Similarly, Prime Minister Modi’s vision of Atma Nirbhar Bharat – self reliant yet globally engaged – reflects a growing recognition that resilience, food security, and indigenous technological capacity are strategic necessities in an uncertain world. Under current global conditions – marked by supply chain disruptions, geopolitical fragmentation, climate stress, and economic volatility – no sector can succeed alone. Governments and private sector leaders must coalesce around a shared entrepreneurial mindset to design policies that are realistic, adaptive, and grounded in local capabilities rather than wishful thinking.

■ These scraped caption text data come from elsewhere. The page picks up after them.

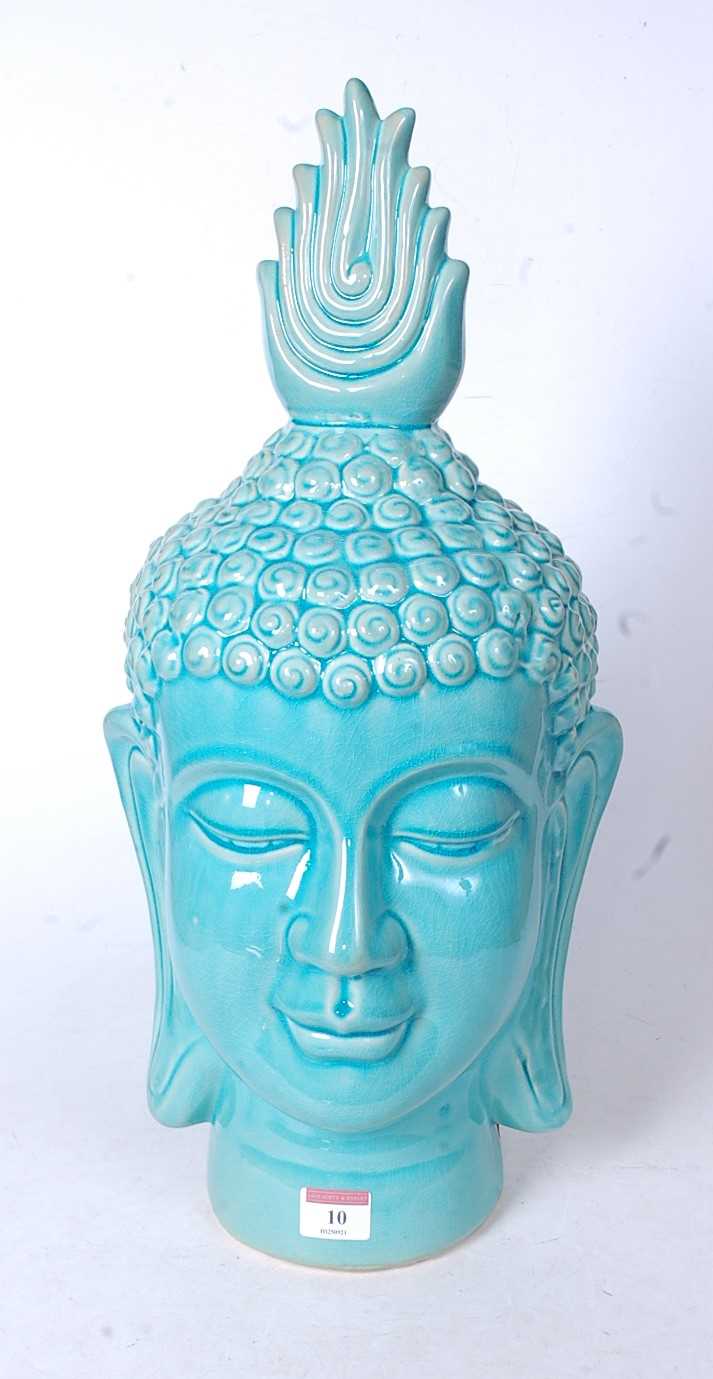 Lot 10 - A large modern turquoise glazed ceramic bust...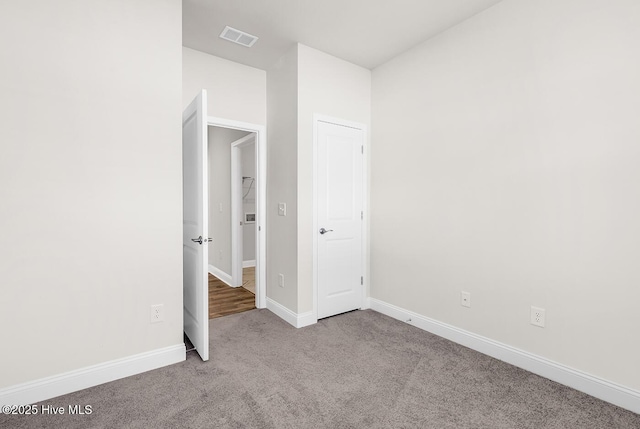 unfurnished bedroom featuring carpet and baseboards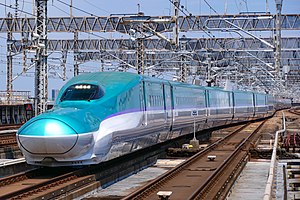 Teal and white bullet train with purple stripe
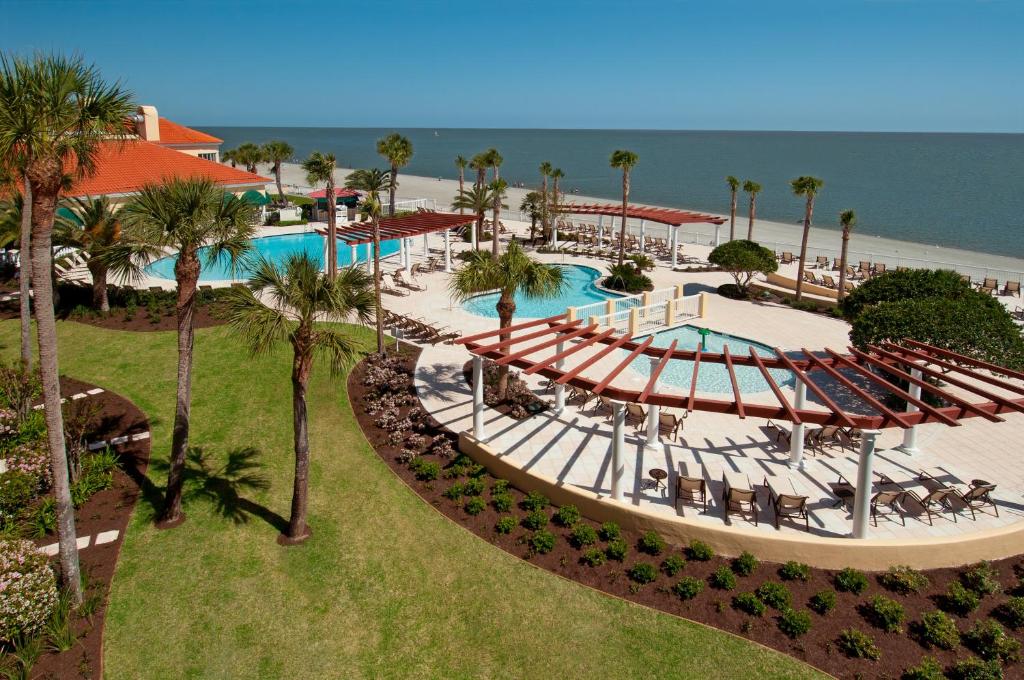a beach area with a pool, chairs, tables and umbrellas at The King and Prince Beach & Golf Resort in Saint Simons Island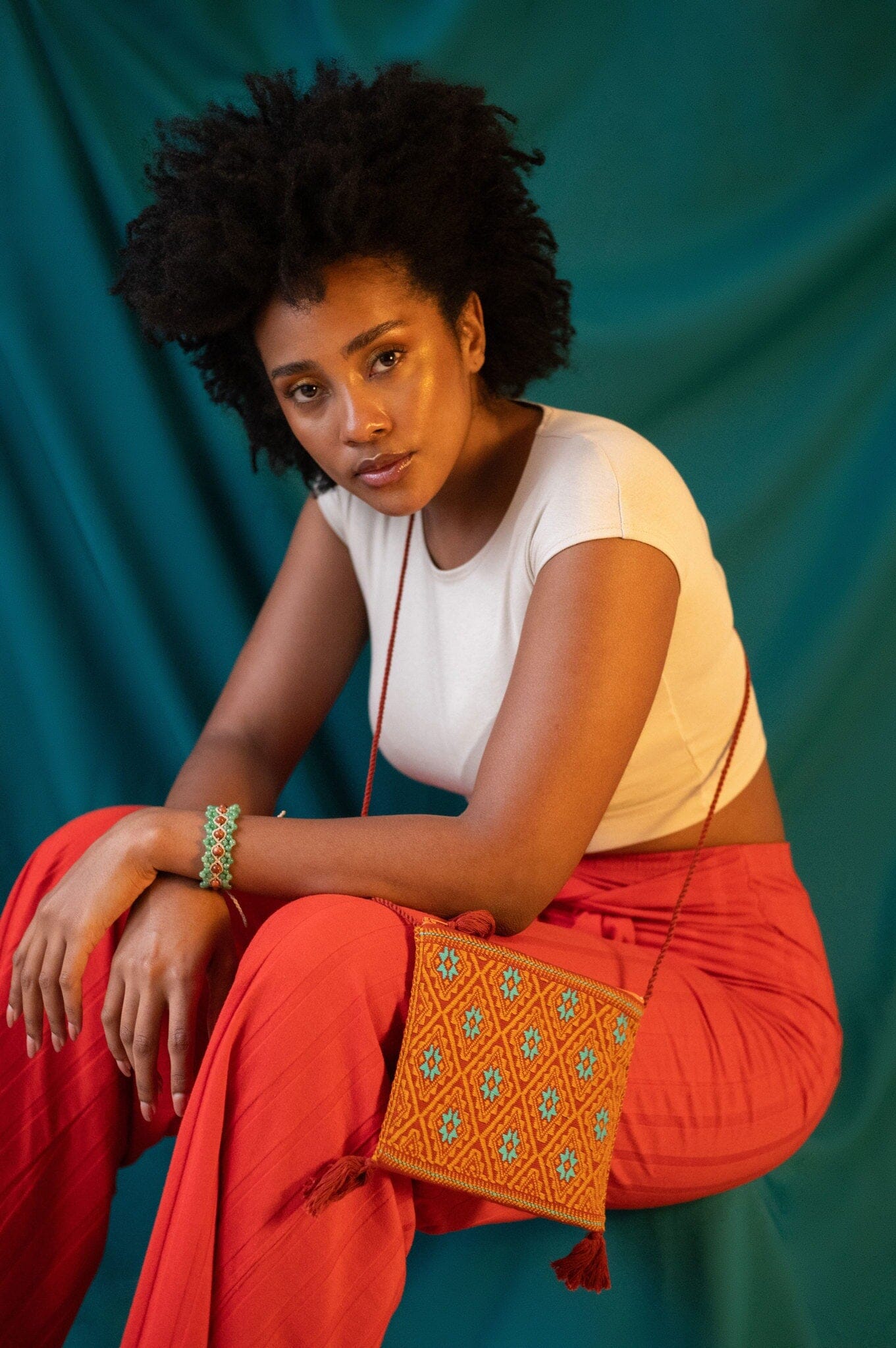 woman wearing Sweet Pea Macrame Bracelet bracelet Mother Sierra handmade teal beige orange green jewelry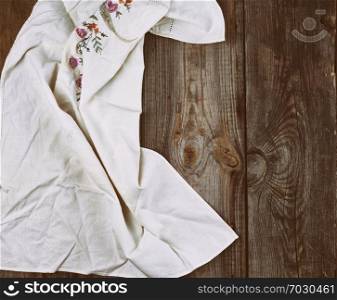 textile dishcloth on a gray wooden background from old boards, copy space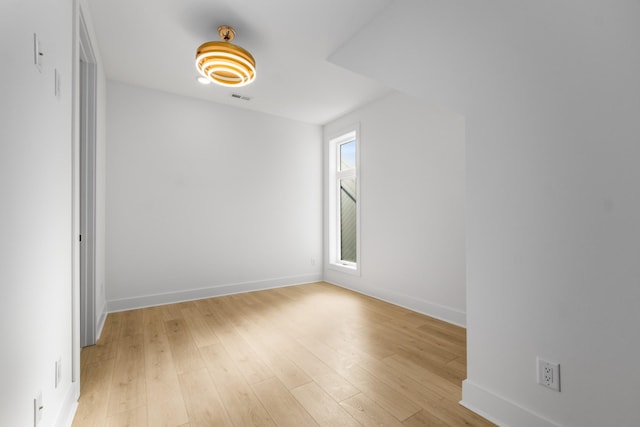 empty room featuring light hardwood / wood-style floors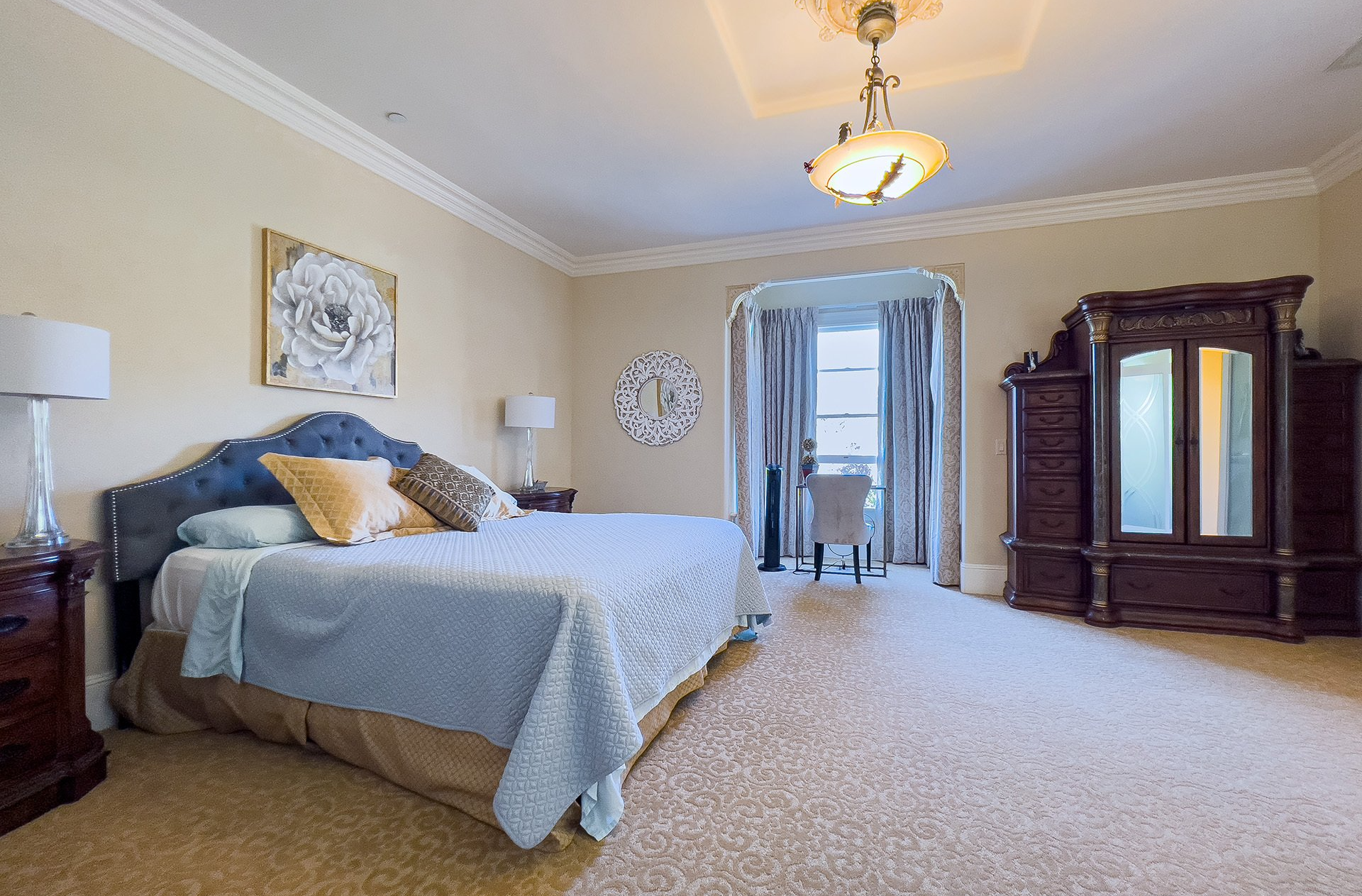 There is a large bed in the middle of the room.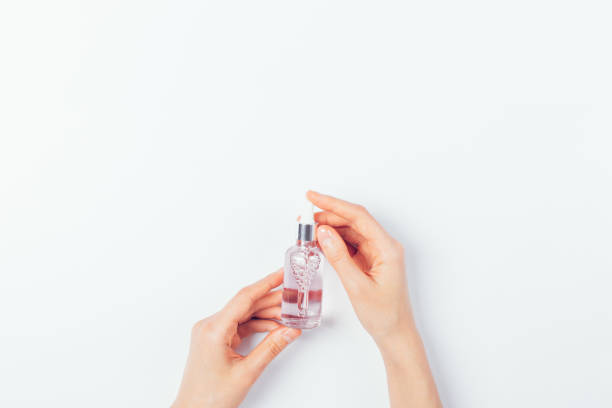 istock Female hands holding cosmetic serum bottle 1263684740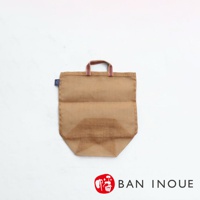 一個棕色麻質的提把收納袋，袋面有網狀透氣設計，提把為紅白色條紋織帶，袋旁有藍色小標籤。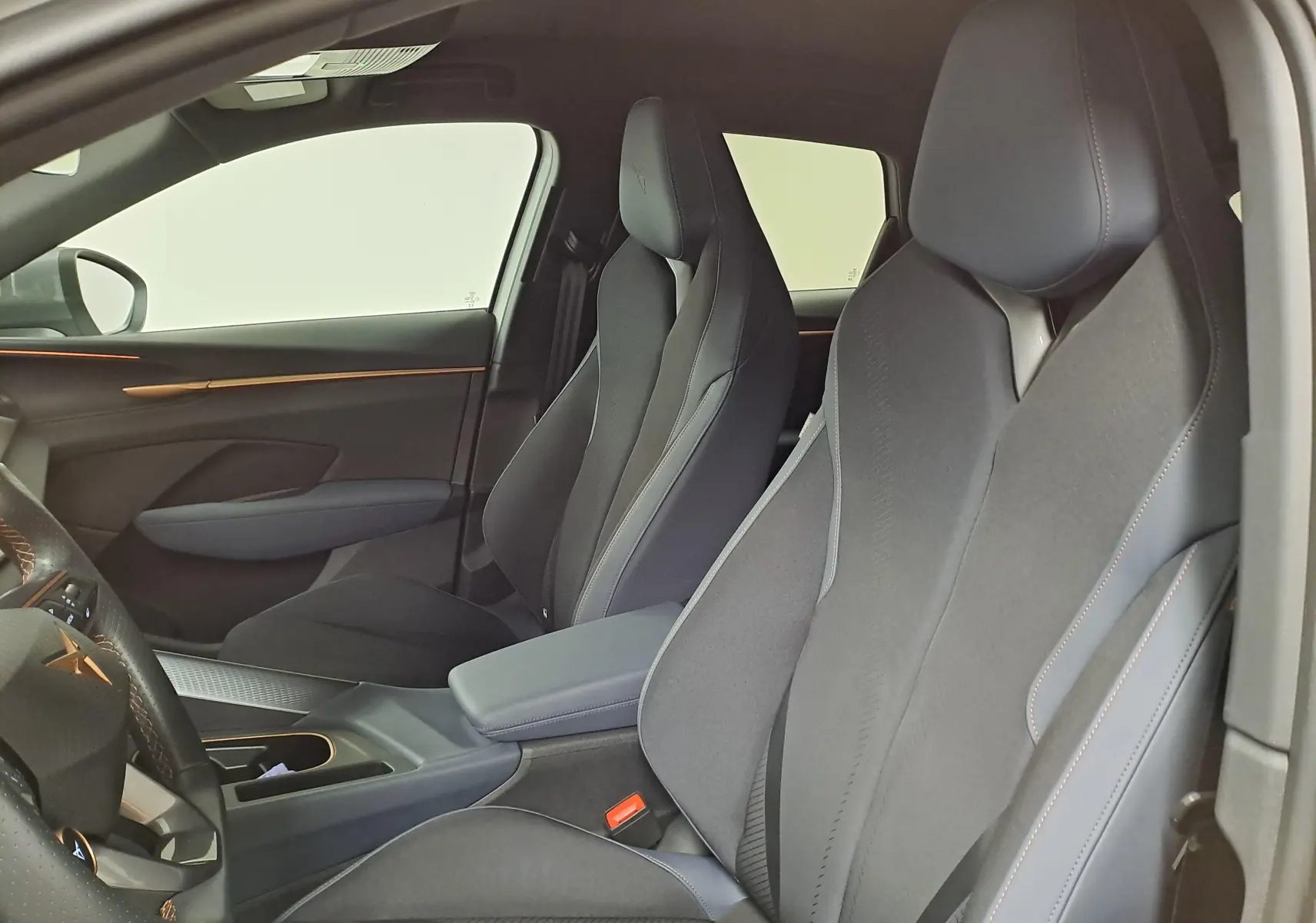Intérieur de la CUPRA TERRAMAR 2025 vu côté droit, sièges sport noirs avec surpiqûres orange et détails modernes.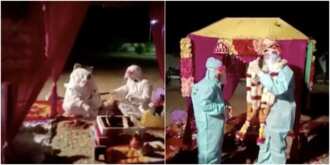Couple marries in full protective gear at isolation center after bride tests positive for COVID-19 Couple marries in full protective gear at isolation center after bride tests positive for COVID-19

Public private partnerships, when driven by competence and trust rather than patronage, can become powerful vehicles for innovation, inclusion, and national self confidence. Ultimately, an entrepreneurial bureaucracy is not about abandoning rules, weakening oversight, or privileging private interests. It is about redefining the purpose of the state in a dynamic economy: from controller to enabler, from obstacle to catalyst, from passive administrator to active architect of opportunity. Nations that succeed in this transformation will not only accelerate economic growth, but also unlock human potential, strengthen social cohesion, and meet the rising expectations of a new generation.